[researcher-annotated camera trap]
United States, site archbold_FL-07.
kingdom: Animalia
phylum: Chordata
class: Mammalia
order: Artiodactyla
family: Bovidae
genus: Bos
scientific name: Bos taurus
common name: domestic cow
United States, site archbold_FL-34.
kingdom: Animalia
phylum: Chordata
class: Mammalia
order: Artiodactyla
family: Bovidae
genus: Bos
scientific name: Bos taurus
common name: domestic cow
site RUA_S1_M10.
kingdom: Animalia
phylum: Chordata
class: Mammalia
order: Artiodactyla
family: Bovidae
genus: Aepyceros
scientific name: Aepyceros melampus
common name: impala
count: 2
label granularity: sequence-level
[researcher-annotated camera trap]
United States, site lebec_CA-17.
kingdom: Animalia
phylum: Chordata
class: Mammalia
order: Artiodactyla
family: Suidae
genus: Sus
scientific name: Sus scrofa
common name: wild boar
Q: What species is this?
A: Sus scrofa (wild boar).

++++++++++++++++++++

- _Problem to solve_:
Please write the data above out again, exactly the same.

- _Answer to the problem_:
[researcher-annotated camera trap]
United States, site archbold_FL-07.
kingdom: Animalia
phylum: Chordata
class: Mammalia
order: Artiodactyla
family: Bovidae
genus: Bos
scientific name: Bos taurus
common name: domestic cow
United States, site archbold_FL-34.
kingdom: Animalia
phylum: Chordata
class: Mammalia
order: Artiodactyla
family: Bovidae
genus: Bos
scientific name: Bos taurus
common name: domestic cow
site RUA_S1_M10.
kingdom: Animalia
phylum: Chordata
class: Mammalia
order: Artiodactyla
family: Bovidae
genus: Aepyceros
scientific name: Aepyceros melampus
common name: impala
count: 2
label granularity: sequence-level
[researcher-annotated camera trap]
United States, site lebec_CA-17.
kingdom: Animalia
phylum: Chordata
class: Mammalia
order: Artiodactyla
family: Suidae
genus: Sus
scientific name: Sus scrofa
common name: wild boar
Q: What species is this?
A: Sus scrofa (wild boar).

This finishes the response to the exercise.